■ Requirement:
Beginning with the first entry, print all the records exactly.

■ Task material:
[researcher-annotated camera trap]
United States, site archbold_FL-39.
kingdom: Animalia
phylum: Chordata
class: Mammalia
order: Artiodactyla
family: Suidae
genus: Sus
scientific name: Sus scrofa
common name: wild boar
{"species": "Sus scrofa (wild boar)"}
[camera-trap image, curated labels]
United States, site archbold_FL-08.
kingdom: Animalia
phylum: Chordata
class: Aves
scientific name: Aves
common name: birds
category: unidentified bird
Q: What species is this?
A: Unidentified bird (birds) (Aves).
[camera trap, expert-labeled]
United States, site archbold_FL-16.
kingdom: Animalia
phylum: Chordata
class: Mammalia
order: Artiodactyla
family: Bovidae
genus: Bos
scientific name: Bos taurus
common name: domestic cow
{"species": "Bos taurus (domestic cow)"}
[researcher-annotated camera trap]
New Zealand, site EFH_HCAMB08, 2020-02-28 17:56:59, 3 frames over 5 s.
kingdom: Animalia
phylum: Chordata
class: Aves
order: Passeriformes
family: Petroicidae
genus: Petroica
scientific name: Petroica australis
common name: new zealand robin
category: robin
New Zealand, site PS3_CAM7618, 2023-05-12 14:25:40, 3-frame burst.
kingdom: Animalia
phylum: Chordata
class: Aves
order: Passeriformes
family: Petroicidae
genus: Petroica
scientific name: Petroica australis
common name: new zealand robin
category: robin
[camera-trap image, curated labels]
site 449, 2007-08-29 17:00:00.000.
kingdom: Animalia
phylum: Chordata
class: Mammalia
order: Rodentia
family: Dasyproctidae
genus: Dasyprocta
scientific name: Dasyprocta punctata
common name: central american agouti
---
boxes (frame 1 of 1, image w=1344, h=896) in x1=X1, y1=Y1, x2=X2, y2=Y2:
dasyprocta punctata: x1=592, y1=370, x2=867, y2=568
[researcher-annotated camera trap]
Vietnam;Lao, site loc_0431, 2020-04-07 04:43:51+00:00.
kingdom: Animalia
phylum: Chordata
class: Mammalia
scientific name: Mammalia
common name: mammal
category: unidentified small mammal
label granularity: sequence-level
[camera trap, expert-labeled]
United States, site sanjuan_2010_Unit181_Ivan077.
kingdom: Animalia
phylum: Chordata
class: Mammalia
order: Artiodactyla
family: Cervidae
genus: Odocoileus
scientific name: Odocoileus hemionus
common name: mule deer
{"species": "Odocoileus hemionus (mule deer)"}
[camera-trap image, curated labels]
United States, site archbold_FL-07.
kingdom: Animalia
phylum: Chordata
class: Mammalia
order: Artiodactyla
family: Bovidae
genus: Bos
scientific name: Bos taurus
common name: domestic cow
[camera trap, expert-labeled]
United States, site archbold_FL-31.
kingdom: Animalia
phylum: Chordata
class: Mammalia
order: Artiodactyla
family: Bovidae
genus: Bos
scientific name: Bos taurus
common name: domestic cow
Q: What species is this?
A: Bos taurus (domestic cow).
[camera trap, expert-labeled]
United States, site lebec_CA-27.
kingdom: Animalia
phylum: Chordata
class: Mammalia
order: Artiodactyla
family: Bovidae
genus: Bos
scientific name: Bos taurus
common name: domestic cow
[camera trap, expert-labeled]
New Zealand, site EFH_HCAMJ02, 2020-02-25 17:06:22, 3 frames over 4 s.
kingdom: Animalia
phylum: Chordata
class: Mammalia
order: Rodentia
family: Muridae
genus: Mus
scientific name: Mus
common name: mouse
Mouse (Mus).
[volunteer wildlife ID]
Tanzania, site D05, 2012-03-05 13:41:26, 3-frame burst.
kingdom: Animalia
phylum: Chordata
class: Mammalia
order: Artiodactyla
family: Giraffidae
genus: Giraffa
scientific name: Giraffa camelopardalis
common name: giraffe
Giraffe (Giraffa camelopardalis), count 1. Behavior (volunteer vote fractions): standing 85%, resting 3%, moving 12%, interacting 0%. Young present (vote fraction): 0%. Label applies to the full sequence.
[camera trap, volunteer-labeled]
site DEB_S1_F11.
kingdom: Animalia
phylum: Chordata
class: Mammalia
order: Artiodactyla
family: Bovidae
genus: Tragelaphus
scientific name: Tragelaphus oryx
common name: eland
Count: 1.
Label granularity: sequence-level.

■ Reply to the exercise:
[researcher-annotated camera trap]
United States, site archbold_FL-39.
kingdom: Animalia
phylum: Chordata
class: Mammalia
order: Artiodactyla
family: Suidae
genus: Sus
scientific name: Sus scrofa
common name: wild boar
{"species": "Sus scrofa (wild boar)"}
[camera-trap image, curated labels]
United States, site archbold_FL-08.
kingdom: Animalia
phylum: Chordata
class: Aves
scientific name: Aves
common name: birds
category: unidentified bird
Q: What species is this?
A: Unidentified bird (birds) (Aves).
[camera trap, expert-labeled]
United States, site archbold_FL-16.
kingdom: Animalia
phylum: Chordata
class: Mammalia
order: Artiodactyla
family: Bovidae
genus: Bos
scientific name: Bos taurus
common name: domestic cow
{"species": "Bos taurus (domestic cow)"}
[researcher-annotated camera trap]
New Zealand, site EFH_HCAMB08, 2020-02-28 17:56:59, 3 frames over 5 s.
kingdom: Animalia
phylum: Chordata
class: Aves
order: Passeriformes
family: Petroicidae
genus: Petroica
scientific name: Petroica australis
common name: new zealand robin
category: robin
New Zealand, site PS3_CAM7618, 2023-05-12 14:25:40, 3-frame burst.
kingdom: Animalia
phylum: Chordata
class: Aves
order: Passeriformes
family: Petroicidae
genus: Petroica
scientific name: Petroica australis
common name: new zealand robin
category: robin
[camera-trap image, curated labels]
site 449, 2007-08-29 17:00:00.000.
kingdom: Animalia
phylum: Chordata
class: Mammalia
order: Rodentia
family: Dasyproctidae
genus: Dasyprocta
scientific name: Dasyprocta punctata
common name: central american agouti
---
boxes (frame 1 of 1, image w=1344, h=896) in x1=X1, y1=Y1, x2=X2, y2=Y2:
dasyprocta punctata: x1=592, y1=370, x2=867, y2=568
[researcher-annotated camera trap]
Vietnam;Lao, site loc_0431, 2020-04-07 04:43:51+00:00.
kingdom: Animalia
phylum: Chordata
class: Mammalia
scientific name: Mammalia
common name: mammal
category: unidentified small mammal
label granularity: sequence-level
[camera trap, expert-labeled]
United States, site sanjuan_2010_Unit181_Ivan077.
kingdom: Animalia
phylum: Chordata
class: Mammalia
order: Artiodactyla
family: Cervidae
genus: Odocoileus
scientific name: Odocoileus hemionus
common name: mule deer
{"species": "Odocoileus hemionus (mule deer)"}
[camera-trap image, curated labels]
United States, site archbold_FL-07.
kingdom: Animalia
phylum: Chordata
class: Mammalia
order: Artiodactyla
family: Bovidae
genus: Bos
scientific name: Bos taurus
common name: domestic cow
[camera trap, expert-labeled]
United States, site archbold_FL-31.
kingdom: Animalia
phylum: Chordata
class: Mammalia
order: Artiodactyla
family: Bovidae
genus: Bos
scientific name: Bos taurus
common name: domestic cow
Q: What species is this?
A: Bos taurus (domestic cow).
[camera trap, expert-labeled]
United States, site lebec_CA-27.
kingdom: Animalia
phylum: Chordata
class: Mammalia
order: Artiodactyla
family: Bovidae
genus: Bos
scientific name: Bos taurus
common name: domestic cow
[camera trap, expert-labeled]
New Zealand, site EFH_HCAMJ02, 2020-02-25 17:06:22, 3 frames over 4 s.
kingdom: Animalia
phylum: Chordata
class: Mammalia
order: Rodentia
family: Muridae
genus: Mus
scientific name: Mus
common name: mouse
Mouse (Mus).
[volunteer wildlife ID]
Tanzania, site D05, 2012-03-05 13:41:26, 3-frame burst.
kingdom: Animalia
phylum: Chordata
class: Mammalia
order: Artiodactyla
family: Giraffidae
genus: Giraffa
scientific name: Giraffa camelopardalis
common name: giraffe
Giraffe (Giraffa camelopardalis), count 1. Behavior (volunteer vote fractions): standing 85%, resting 3%, moving 12%, interacting 0%. Young present (vote fraction): 0%. Label applies to the full sequence.
[camera trap, volunteer-labeled]
site DEB_S1_F11.
kingdom: Animalia
phylum: Chordata
class: Mammalia
order: Artiodactyla
family: Bovidae
genus: Tragelaphus
scientific name: Tragelaphus oryx
common name: eland
Count: 1.
Label granularity: sequence-level.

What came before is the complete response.